>>>
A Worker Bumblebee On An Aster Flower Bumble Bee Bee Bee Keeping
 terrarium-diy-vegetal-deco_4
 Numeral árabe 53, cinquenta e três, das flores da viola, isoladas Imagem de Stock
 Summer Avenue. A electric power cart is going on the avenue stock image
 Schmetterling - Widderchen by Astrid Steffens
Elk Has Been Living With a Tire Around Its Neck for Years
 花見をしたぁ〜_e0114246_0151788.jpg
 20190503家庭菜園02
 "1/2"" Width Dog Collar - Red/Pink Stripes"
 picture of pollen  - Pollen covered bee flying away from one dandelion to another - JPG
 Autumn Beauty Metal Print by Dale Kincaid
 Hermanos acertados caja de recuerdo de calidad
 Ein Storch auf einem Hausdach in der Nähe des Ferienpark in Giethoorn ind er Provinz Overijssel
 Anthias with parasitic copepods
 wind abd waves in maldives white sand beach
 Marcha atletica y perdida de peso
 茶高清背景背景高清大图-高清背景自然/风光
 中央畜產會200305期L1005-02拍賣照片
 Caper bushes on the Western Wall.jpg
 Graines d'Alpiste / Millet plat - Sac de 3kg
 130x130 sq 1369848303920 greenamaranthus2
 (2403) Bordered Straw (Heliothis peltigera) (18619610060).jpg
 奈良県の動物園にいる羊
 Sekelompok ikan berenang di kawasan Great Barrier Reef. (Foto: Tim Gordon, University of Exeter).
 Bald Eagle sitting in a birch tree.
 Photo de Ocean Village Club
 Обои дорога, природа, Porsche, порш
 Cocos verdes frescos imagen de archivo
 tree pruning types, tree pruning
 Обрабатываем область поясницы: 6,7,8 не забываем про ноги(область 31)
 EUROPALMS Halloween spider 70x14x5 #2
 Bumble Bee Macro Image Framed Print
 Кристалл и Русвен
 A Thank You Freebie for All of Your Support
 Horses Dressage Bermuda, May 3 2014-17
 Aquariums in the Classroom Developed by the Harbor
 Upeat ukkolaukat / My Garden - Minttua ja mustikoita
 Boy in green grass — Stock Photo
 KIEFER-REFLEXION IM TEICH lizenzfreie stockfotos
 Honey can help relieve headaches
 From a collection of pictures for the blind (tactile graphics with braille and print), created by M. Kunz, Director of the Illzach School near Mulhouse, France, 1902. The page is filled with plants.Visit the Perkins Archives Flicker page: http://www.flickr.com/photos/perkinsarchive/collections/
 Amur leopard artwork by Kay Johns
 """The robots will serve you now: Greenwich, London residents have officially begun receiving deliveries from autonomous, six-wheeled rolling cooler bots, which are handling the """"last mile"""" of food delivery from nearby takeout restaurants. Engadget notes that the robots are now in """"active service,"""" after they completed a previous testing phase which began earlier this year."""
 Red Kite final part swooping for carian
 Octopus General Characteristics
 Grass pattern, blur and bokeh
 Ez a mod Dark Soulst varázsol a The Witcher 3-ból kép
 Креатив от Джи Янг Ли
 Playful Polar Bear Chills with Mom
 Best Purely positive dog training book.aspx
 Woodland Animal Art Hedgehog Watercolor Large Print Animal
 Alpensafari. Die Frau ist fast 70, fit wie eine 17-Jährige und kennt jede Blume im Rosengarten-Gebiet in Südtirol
<<<
# WHAT IS BEING ASKED:
Reproduce word for word the material above, starting with the line that has "Anthias with parasitic copepods" and stopping after the line that has "tree pruning types, tree pruning".

# WRITTEN SOLUTION:
 Anthias with parasitic copepods
 wind abd waves in maldives white sand beach
 Marcha atletica y perdida de peso
 茶高清背景背景高清大图-高清背景自然/风光
 中央畜產會200305期L1005-02拍賣照片
 Caper bushes on the Western Wall.jpg
 Graines d'Alpiste / Millet plat - Sac de 3kg
 130x130 sq 1369848303920 greenamaranthus2
 (2403) Bordered Straw (Heliothis peltigera) (18619610060).jpg
 奈良県の動物園にいる羊
 Sekelompok ikan berenang di kawasan Great Barrier Reef. (Foto: Tim Gordon, University of Exeter).
 Bald Eagle sitting in a birch tree.
 Photo de Ocean Village Club
 Обои дорога, природа, Porsche, порш
 Cocos verdes frescos imagen de archivo
 tree pruning types, tree pruning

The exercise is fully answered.